Principle:Microsoft Onnxruntime Inference Session Creation
Metadata
| Field | Value |
|---|---|
| Principle Name | Inference_Session_Creation |
| Repository | Microsoft_Onnxruntime |
| Source Repository | https://github.com/microsoft/onnxruntime |
| Domain | ML_Inference, Model_Optimization |
| Last Updated | 2026-02-10 |
| Workflow | Python_Inference_Pipeline |
| Pair | 2 of 6 |
Overview
Creation of a runtime session that loads an ONNX model and prepares it for inference with specified execution providers.
Description
InferenceSession is the primary entry point for running inference with ONNX Runtime. It loads an ONNX model, applies graph optimizations, selects execution providers, and prepares the model for efficient execution. The session manages the lifecycle of the model from loading through graph optimization, memory planning, and operator kernel selection.
The InferenceSession constructor accepts:
- model_path (str or bytes) -- Path to an ONNX model file, or a serialized ONNX model as bytes.
- sess_options (SessionOptions, optional) -- A configured SessionOptions object controlling optimization and profiling behavior.
- providers (list[str], optional) -- An ordered list of execution providers to use. ONNX Runtime will attempt to place each operator on the first provider that supports it, falling back to subsequent providers in list order.
The API is imported from onnxruntime.capi.onnxruntime_inference_collection at onnxruntime/__init__.py:L82.
Theoretical Basis
The session encapsulates several critical phases of model preparation:
- Model Loading -- The ONNX protobuf is deserialized and the computational graph is constructed in memory.
- Graph Optimization -- Based on the configured optimization level, transformation passes are applied to the graph (constant folding, operator fusion, layout optimization).
- Execution Provider Selection -- Each node in the graph is assigned to an execution provider (CPU, CUDA, TensorRT, etc.) based on operator support and provider priority.
- Memory Planning -- Memory allocation patterns are computed to minimize peak memory usage and enable buffer reuse.
- Kernel Selection -- For each node, the appropriate operator kernel implementation is selected based on the assigned execution provider and data types.
The execution provider list follows a priority-based fallback model. Providers listed first have highest priority. If a provider cannot handle a particular operator, the next provider in the list is tried. CPUExecutionProvider is typically listed last as a universal fallback.
Usage
InferenceSession is created after configuring SessionOptions (or with default options):
import onnxruntime as rt
# Basic usage with default options
sess = rt.InferenceSession("model.onnx", providers=rt.get_available_providers())
# With explicit options and provider selection
options = rt.SessionOptions()
sess = rt.InferenceSession(
"model.onnx",
options,
providers=['CUDAExecutionProvider', 'CPUExecutionProvider']
)

§ **What is needed**
Repeat verbatim the passage of the ONNX Runtime session page above from "- providers (list[str], optional)" up to and including "in list order.".

§ **Supplied information**

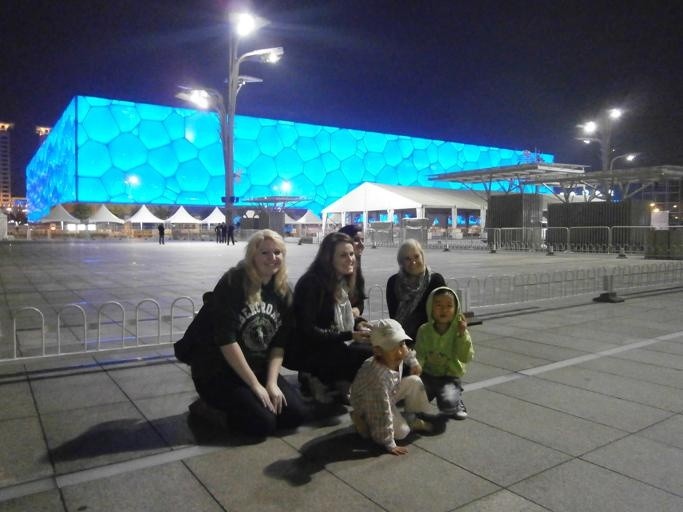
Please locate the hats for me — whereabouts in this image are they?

§ **Response for this exercise**
- providers (list[str], optional) -- An ordered list of execution providers to use. ONNX Runtime will attempt to place each operator on the first provider that supports it, falling back to subsequent providers in list order.